Drama dari Timur ke Jakarta

Sebenarnya sejak kepulangan saya dari Flores di awal Juni kemarin, saya udah niat banget mau nulis kisah perjuangan kami pulang ke Jakarta yang penuh drama dan air mata. Tapi karena males ngetik panjang, dan juga setelah itu saya ada piknik-piknik yang lain, maka postingan ini terus tertunda hingga hari ini. Karena lagi lumayan nganggur di kantor, saya mau nyoba nulis ceritanya. Dan seperti tujuan dari blog ini yang dibuat sebagai memento seorang Mira Afianti, kisah ini pun harus diabadikan.

Setelah 5 hari bertualang di Flores, dari mulai sailing trip ke Kepulauan Komodo hingga main ke Danau Kelimutu, tibalah hari kepulangan kami ke Jakarta. Pesawat kami (seharusnya) terbang dari Ende ke Kupang di hari Sabtu, lalu lanjut lagi dari Kupang ke Jakarta di hari Minggu pagi. Setelah packing, kami pun langsung menuju ke Bandara H. Aroeboesman, Ende. Sebelumnya mampir dulu makan siang di Sate Bangkalan di dekat bandara. Di sana kami bertemu beberapa orang calon penumpang yang juga akan pulang ke Jakarta. Salah seorang mbak-mbak kemudian bertanya ke kami,

Mbak2: "Mbak, pesawatnya di-cancel ngga?"
Kami : "Wah, belum ada pemberitahuan tuh, Mbak. Kenapa memangnya?"
Mbak2 : "Pesawat saya di-cancel nih, pesawatnya nggak bisa lewat karena debu Gunung Sangeang."

Ternyata oh ternyata, semalam Gunung Sangeang di Bima meletus dan memuntahkan awan panas.
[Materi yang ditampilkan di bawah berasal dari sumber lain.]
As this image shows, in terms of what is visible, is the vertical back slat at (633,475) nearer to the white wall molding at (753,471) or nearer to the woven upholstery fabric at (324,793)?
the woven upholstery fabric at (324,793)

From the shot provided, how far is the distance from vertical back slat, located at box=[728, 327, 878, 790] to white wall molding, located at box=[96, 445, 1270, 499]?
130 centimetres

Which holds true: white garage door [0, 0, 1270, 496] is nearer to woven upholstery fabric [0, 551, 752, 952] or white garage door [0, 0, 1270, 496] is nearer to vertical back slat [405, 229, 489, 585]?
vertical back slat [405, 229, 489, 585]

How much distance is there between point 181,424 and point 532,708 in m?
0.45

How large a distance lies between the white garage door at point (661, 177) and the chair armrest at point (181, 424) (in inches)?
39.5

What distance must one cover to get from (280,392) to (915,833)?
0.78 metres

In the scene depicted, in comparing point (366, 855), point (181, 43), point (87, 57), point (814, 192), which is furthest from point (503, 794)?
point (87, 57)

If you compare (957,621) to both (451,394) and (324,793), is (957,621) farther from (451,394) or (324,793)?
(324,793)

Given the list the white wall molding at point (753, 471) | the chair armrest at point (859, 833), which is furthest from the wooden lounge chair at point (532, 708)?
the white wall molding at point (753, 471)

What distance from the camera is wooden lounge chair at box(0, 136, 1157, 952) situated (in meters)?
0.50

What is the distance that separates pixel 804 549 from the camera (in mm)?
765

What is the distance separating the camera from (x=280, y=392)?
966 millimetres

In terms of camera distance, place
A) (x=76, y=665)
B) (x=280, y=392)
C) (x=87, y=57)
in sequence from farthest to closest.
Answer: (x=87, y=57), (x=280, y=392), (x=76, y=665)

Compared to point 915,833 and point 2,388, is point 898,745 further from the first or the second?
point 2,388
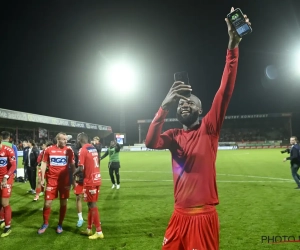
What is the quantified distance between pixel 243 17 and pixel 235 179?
41.6 feet

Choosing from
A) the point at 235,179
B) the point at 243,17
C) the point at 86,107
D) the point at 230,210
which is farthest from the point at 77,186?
the point at 86,107

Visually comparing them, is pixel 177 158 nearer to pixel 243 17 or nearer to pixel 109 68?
pixel 243 17

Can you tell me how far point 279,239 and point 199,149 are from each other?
174 inches

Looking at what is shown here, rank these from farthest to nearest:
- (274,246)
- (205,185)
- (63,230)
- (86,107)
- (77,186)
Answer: (86,107), (77,186), (63,230), (274,246), (205,185)

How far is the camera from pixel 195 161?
255 centimetres

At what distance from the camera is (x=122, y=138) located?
45438 millimetres

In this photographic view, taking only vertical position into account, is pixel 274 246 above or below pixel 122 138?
below

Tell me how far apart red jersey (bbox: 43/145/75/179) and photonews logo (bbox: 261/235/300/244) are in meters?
4.77

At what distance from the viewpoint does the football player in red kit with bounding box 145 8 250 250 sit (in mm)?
2437

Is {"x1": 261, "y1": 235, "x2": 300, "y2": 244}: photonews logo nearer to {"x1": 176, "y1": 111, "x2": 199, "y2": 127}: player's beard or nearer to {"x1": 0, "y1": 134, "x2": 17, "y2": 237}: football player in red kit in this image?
{"x1": 176, "y1": 111, "x2": 199, "y2": 127}: player's beard

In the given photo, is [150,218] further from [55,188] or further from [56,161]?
[56,161]

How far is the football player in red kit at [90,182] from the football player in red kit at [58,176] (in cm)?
69

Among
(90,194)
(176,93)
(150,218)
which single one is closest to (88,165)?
(90,194)

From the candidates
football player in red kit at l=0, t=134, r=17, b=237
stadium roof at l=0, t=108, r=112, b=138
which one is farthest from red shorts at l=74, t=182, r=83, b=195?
stadium roof at l=0, t=108, r=112, b=138
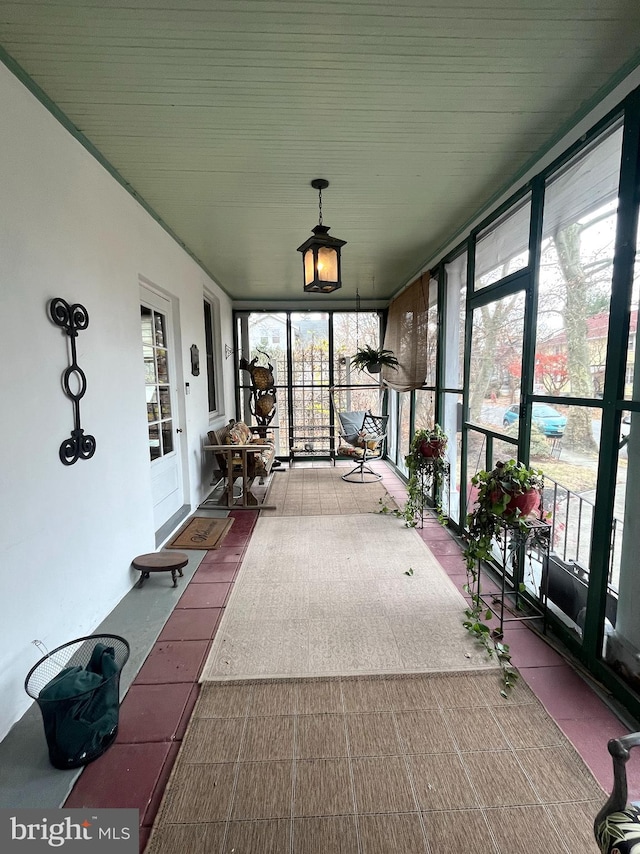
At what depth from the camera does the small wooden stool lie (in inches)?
96.8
Memang deh pas lagi liburan gini saya paling nggak melek sama yang namanya berita.

Setelah diusut, si Mbak tersebut ternyata naik pesawat Garuda di pukul 13:00. Sementara saya dan 3 teman lain naik Wings Air di pukul 15:00. Tapi sayangnya Danik, yang memang beli tiketnya belakangan, naik pesawat Garuda yang sama dengan si Mbak. Langsung deh kita buru-buru ke bandara untuk nyari kepastian dan bener, pesawat Garuda yang terbang dari Ende seluruhnya di-cancel. Danik langsung buru-buru nge-refund tiketnya dan book tiket baru (Wings Air) dengan keberangkatan dari Maumere (kota yang lebih besar dari Ende, jaraknya 4 jam perjalanan). Luqman yang setia pacar juga ikut nemenin Danik ke Maumere. Tinggal lah Saya, Via, dan Rina di Ende. Tadinya kami masih nyantai-nyantai sambil agak harap-harap cemas karena pas nanya ke kantor Wings Air di bandara, mereka bilang mereka tetap terbang.


Terdampar di bandara

Luqman, Danik dan mbak-mbak tadi berangkat ke Maumere. Saya dan yang lain check-in, lalu menunggu di waiting room. Saya langsung ketiduran pulas di kursi karena kecapean sampai pada akhirnya dibangunin oleh Rina yang bilang kalau pesawat kami juga di-cancel. Whaaattt. Tega bener diumuminnya pas udah di waiting room dan di waktu di mana kami seharusnya udah boarding. Saya yang baru bangun masih nge-blank dan nggak tau harus ngapain. Yang jelas, saya harus bisa terbang apapun caranya, ASAP. Karena jatah cuti saya sudah habis bis bis.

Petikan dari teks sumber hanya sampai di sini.